Jacques Vanherenthals: 3 Pieces for Solo Bass
Jacques Vanherenthals: 3 Pieces for Solo Bass
About the Compositions
Three colourful and inventive pieces for unaccompanied double bass which exploit the lyrical and sonorous potential of the solo double bass. Written in a modern but accessible style and exploring the solo register of the instrument, they offer musical and technical challenges in equal measure and would be ideal for any recital or concert.
1. The Key to the Soul
Before reaching the soul, music passes through both heart and spirit. A universal language, it is spoken on all five continents but resounds even further, beyond our world.
By invitation from David Heyes, 'The Key to the Soul' is dedicated as homage to Tony Osborne, a composer, teacher and friend.
2. Improvisation
In the 1980s there were two double bass quartets in Brussels: the Brussels Double Bass Quartet and the Maurice Aerts Quartet. Maurice was my colleague in the Radio and Television Symphony Orchestra during the 1970s before he became Solo Double Bass to the Opera La Monnaie. Maurice took the initiative for the organisation of a big double bass virtuoso meeting in Gand in 1985, if I remember well. He invited his own quartet and also guests Franco Petracchi, Niels Pedersen and … Gary Karr. I remember, among others, that Franco played the Rossini Duetto for cello and double bass with France Springuel (a great Belgian cello virtuoso) and Gary played the Moses Fantasy with breath taking ease, making clown faces that made all listeners laugh. What an incredible virtuoso he is! I composed this modest improvisation for him to celebrate his 80th birthday and send my deepest admiration.
3. David’s Wheel of Fortune
Wisdom sets in at the beginning of the sixth decade without, however, dimming the birthday boy’s ever-dynamic spirit of eternal youth. That is what I have tried to
describe in sixty seconds through the four octaves of the double-bass to mark the sixtieth birthday of the perfectly unique and indefatigable David Heyes.
One minute of resolute optimism. Four characteristic notes introduce a short joyful, fully self-assured cell that takes us through two octaves. The development becomes more eloquent, more virtuoso, as successive waves of triple-time phrases introduce new harmonics and resolve into “Happy Birthday”. The conclusion restates the four notes of the introduction as if to boldly complete the circle.

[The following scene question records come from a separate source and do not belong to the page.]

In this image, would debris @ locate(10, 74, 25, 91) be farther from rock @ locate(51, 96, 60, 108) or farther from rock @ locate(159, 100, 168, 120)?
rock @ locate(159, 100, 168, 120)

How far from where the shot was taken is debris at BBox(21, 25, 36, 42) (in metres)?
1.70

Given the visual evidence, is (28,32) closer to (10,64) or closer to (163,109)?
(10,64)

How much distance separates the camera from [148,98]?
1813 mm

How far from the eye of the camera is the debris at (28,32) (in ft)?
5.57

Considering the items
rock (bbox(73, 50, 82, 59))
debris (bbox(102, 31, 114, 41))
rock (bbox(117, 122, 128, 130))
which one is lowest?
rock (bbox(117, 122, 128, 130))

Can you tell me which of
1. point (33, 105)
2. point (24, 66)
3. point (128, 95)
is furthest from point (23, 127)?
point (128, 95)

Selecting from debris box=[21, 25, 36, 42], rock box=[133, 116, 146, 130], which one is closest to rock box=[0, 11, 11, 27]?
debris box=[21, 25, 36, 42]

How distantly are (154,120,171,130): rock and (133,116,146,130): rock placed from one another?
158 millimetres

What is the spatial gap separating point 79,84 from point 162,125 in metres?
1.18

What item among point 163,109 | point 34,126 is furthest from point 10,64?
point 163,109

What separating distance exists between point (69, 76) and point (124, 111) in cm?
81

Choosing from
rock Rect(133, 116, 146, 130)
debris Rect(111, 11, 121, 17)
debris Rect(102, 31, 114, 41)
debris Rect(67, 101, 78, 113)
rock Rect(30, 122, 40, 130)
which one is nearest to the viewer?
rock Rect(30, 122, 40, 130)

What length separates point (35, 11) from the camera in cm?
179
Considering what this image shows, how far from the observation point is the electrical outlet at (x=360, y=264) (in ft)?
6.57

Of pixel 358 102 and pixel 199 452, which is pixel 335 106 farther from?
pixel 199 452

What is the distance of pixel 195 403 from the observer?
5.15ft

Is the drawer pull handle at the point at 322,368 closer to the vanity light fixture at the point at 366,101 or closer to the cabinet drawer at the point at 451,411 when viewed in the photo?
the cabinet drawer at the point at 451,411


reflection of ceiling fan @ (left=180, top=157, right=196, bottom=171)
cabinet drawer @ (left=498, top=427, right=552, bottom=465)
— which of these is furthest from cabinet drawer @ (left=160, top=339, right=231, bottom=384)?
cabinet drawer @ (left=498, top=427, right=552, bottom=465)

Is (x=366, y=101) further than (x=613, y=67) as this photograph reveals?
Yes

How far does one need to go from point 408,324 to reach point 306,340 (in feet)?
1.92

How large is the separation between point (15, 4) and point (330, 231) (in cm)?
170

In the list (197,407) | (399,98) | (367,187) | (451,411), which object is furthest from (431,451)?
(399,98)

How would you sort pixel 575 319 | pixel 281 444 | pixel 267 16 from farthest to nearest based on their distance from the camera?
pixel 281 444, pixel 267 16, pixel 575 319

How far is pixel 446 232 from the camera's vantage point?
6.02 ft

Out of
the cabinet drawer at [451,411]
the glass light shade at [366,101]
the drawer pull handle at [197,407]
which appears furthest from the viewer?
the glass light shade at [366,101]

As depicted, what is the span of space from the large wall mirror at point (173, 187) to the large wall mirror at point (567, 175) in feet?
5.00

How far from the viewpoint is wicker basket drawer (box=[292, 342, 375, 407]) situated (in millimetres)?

[Programme notes by Jacques Vanherenthals]
About the Composer
Jacques Vanherenthals (b.1948) began his musical career as a double bassist at Antwerp Opera, now Flemish Opera, in 1969. From 1973-1988 he was at the RTBF Symphony Orchestra, in 1988 he became Director of the Academy of Nivelles and the following year was appointed Director of the Academy of Music, Dance & Spoken Arts of Forest, where he headed the educational team until June 2010. He also held the post of instructor in chamber music at the Brussels Conservatory from 1984-2006.
Along with his activities as a virtuoso double bassist, he wrote numerous works for the instrument and in 1982 created the Brussels Double Bass Quartet, with which played, for ten years, over 300 concerts with the Jeunesses Musicales and many others in Louisiana, Quebec, Ontario, France, Italy and Belgium. From 1987-2005 he was Artistic Director and Principal Conductor of La Chapelle des Minimes, where he conducted more than 160 cantatas as well as the great choral works of J.S. Bach.
He is also founder and Artistic Director of the Ensemble Orchestral de Bruxelles which he created in 1994 with fellow bassist Eric Demesmaeker and musicologist Richard Dehon.